I know I've seen this certificate somewhere before, just not sure if it was with some junk brand or a good one!

----------


## Joo-Hwan Lee

Looks like a "junk brand" to me.

Frankly, I find the whole "certificate of authenticity" among production swords to be laughable.  Why does anyone need a certificate for an "authentic" _Chinese replica_?

The only exception to this I can understand is maybe Hanwei's "limited edition" pieces.  Other than that, those certificates aren't worth the paper they are printed on.

----------


## Jason G

I couldn't give a rat's tail about the certificate itself, just want to know who the maker is, as I looked at a photo of a katana recently with the same cert in the same style box. Just can't recall who the maker is..... may well be junk but I just want to id it or it's going to bug the heck out of me!




> Looks like a "junk brand" to me.
> 
> Frankly, I find the whole "certificate of authenticity" among production swords to be laughable.  Why does anyone need a certificate for an "authentic" _Chinese replica_?
> 
> The only exception to this I can understand is maybe Hanwei's "limited edition" pieces.  Other than that, those certificates aren't worth the paper they are printed on.

----------


## Jeffrey Ching

I don't believe this sword has a distinct maker as it's production stuff coming from Longquan in China. John Lee sells this type of sword but also Musashi and a few dozen more...

----------


## k.moralee

> Looks like a "junk brand" to me.
> 
>  Why does anyone need a certificate for an "authentic" _Chinese replica_?
> 
> The only exception to this I can understand is maybe Hanwei's "limited edition" pieces. Other than that, those certificates aren't worth the paper they are printed on.
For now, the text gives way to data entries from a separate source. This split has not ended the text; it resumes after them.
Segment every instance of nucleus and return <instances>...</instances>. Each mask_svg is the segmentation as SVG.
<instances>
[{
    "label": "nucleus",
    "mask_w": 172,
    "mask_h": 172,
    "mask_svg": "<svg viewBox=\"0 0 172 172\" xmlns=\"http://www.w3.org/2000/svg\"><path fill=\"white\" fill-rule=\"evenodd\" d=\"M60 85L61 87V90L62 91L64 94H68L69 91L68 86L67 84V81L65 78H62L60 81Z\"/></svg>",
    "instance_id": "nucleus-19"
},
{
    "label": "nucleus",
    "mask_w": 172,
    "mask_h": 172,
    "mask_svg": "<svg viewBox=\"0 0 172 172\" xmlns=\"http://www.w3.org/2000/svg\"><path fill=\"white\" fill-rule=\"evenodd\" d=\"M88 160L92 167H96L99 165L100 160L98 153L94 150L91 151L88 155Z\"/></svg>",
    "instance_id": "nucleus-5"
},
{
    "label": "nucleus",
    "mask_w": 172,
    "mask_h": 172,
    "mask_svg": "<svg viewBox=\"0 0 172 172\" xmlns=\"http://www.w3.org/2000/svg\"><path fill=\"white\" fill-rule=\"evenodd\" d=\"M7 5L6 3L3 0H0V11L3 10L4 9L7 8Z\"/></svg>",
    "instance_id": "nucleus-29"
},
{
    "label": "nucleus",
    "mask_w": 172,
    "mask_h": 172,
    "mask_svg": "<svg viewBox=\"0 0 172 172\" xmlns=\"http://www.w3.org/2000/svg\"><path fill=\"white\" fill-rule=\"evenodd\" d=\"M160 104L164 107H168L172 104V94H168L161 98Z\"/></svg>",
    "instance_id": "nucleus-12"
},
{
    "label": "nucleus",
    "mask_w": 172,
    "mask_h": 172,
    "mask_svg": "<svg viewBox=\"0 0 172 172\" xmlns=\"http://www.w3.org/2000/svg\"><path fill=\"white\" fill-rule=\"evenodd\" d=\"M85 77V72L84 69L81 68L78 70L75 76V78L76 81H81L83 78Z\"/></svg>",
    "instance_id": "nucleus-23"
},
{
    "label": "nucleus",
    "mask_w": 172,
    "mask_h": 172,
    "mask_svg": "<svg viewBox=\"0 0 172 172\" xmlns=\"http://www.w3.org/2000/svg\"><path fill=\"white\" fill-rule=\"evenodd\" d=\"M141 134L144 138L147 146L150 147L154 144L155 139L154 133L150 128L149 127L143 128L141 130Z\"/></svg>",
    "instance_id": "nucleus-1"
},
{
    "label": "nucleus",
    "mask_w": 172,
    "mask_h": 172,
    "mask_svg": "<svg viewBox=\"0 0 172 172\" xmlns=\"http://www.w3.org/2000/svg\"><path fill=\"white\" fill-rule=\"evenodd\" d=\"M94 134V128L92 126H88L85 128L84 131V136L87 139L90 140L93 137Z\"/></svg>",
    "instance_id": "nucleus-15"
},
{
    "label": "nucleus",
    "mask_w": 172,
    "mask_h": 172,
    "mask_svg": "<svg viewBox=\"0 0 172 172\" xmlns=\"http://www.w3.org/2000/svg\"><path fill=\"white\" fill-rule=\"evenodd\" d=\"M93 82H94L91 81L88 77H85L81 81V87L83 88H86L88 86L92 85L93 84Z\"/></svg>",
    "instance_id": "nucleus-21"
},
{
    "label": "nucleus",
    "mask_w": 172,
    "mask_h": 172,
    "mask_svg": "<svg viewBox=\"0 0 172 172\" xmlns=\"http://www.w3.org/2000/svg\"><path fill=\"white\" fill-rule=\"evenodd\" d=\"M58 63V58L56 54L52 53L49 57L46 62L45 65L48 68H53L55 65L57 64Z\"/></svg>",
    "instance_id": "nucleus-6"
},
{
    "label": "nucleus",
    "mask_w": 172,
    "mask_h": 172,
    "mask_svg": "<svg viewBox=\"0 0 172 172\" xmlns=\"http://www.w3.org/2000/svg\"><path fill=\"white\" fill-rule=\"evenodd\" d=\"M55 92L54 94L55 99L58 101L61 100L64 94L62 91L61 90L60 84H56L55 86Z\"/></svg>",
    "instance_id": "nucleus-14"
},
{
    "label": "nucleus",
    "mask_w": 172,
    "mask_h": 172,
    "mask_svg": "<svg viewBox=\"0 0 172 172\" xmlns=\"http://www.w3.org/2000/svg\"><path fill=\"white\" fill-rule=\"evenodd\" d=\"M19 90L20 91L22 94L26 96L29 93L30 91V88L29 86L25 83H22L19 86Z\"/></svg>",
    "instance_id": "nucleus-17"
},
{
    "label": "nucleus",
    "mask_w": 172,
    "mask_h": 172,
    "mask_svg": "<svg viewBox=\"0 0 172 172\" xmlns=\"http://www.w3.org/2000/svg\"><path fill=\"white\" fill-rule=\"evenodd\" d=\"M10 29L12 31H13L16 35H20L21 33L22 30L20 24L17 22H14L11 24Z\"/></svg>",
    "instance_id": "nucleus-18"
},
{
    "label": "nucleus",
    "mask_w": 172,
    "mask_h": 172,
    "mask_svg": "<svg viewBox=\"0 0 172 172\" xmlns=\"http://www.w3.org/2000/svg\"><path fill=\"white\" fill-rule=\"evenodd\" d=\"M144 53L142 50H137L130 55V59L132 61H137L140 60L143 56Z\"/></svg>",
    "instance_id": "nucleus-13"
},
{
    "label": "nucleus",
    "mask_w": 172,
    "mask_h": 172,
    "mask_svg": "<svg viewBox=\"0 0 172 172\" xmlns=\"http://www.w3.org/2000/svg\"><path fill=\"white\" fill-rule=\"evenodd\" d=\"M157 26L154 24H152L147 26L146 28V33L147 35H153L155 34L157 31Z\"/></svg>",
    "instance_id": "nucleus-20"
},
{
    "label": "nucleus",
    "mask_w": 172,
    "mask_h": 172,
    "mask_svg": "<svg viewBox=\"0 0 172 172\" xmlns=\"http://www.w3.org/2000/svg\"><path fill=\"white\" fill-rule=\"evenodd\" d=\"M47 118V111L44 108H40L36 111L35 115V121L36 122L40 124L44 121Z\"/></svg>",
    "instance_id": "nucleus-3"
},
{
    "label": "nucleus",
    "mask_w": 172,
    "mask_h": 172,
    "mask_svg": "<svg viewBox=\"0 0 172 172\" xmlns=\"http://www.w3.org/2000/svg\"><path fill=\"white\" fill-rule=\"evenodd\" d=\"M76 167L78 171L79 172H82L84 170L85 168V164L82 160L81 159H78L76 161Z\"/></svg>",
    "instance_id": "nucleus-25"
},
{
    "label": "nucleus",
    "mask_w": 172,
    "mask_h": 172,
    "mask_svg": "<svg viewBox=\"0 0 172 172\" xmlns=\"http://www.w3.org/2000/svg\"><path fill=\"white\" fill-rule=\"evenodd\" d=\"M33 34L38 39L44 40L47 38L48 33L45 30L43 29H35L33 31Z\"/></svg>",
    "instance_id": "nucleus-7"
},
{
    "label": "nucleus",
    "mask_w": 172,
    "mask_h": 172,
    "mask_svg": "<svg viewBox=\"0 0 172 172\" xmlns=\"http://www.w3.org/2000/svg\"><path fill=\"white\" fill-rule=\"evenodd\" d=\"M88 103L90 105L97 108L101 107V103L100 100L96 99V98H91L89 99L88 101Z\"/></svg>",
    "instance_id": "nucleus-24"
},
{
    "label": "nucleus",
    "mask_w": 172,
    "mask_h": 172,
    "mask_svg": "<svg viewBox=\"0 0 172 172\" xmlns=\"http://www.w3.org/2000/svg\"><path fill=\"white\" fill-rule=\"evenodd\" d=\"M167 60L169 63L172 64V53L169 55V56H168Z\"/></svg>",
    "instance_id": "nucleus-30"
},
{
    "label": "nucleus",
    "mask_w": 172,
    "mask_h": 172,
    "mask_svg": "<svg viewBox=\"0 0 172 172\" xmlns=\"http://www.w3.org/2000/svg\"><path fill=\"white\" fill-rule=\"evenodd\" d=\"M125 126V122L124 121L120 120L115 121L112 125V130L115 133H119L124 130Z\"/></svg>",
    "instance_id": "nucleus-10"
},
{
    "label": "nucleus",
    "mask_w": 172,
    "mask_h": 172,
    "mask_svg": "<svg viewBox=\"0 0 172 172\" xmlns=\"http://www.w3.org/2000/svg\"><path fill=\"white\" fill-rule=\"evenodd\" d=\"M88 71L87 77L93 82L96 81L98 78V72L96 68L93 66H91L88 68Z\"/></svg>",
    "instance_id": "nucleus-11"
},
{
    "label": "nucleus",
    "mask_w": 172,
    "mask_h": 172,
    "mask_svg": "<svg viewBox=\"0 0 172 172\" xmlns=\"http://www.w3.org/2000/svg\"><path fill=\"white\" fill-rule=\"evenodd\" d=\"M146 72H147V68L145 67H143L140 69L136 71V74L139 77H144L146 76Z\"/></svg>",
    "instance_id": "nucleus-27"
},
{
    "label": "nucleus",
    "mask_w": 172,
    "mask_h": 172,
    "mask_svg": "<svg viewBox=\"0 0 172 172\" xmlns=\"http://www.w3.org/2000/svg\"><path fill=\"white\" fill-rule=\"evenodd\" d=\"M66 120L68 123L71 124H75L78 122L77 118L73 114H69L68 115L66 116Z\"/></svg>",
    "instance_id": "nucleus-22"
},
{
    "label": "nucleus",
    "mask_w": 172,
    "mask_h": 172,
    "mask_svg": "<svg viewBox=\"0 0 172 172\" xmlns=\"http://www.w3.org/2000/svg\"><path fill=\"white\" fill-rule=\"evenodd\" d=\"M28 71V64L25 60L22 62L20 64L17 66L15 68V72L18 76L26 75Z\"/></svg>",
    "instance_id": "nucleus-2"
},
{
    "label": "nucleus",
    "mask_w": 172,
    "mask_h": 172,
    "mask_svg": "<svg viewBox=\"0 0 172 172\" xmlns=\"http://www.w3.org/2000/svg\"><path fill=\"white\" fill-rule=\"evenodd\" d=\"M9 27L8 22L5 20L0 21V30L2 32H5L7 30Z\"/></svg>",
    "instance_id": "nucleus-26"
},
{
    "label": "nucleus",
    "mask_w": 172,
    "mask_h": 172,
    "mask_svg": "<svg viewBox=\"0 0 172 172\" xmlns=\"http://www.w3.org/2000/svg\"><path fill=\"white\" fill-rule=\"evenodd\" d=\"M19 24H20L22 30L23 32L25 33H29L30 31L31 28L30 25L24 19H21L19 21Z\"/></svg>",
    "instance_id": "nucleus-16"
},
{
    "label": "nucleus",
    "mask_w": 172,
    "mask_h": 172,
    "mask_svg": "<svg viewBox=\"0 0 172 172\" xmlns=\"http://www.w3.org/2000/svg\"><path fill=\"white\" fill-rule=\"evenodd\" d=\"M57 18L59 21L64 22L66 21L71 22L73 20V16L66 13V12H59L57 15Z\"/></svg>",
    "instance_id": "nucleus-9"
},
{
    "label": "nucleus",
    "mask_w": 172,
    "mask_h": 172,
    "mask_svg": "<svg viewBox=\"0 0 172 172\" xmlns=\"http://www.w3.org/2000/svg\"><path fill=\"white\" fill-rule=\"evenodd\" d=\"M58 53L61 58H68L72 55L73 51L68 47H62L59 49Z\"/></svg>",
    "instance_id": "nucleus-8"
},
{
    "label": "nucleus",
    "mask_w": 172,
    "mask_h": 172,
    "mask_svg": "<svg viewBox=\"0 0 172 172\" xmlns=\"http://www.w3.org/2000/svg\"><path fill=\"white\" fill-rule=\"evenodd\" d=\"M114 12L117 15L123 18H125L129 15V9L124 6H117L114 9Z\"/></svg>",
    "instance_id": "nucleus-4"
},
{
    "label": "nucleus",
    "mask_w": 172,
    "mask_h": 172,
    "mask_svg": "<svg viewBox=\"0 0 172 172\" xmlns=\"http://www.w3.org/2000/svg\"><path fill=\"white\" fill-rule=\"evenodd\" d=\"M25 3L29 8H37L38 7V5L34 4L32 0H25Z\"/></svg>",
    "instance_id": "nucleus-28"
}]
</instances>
Hey JH. I hear what you're saying about them being worthless as for as authenticity goes however they are invaluable when importing to the UK due to the restrictions. I've only been collecting now for 3 years so unsure how long they have been using these. They carry a lot of info on the swords construction which seems to placate suspicios customs officers  :Smilie:

----------


## Jason G

Ok guys, I got an answer, it's Made by "Master Jack Zhu", the swords come from Longquan... Evilbay must have been where I seen it before.





> Looks like a "junk brand" to me.
> 
> Frankly, I find the whole "certificate of authenticity" among production swords to be laughable.  Why does anyone need a certificate for an "authentic" _Chinese replica_?
> 
> The only exception to this I can understand is maybe Hanwei's "limited edition" pieces.  Other than that, those certificates aren't worth the paper they are printed on.

----------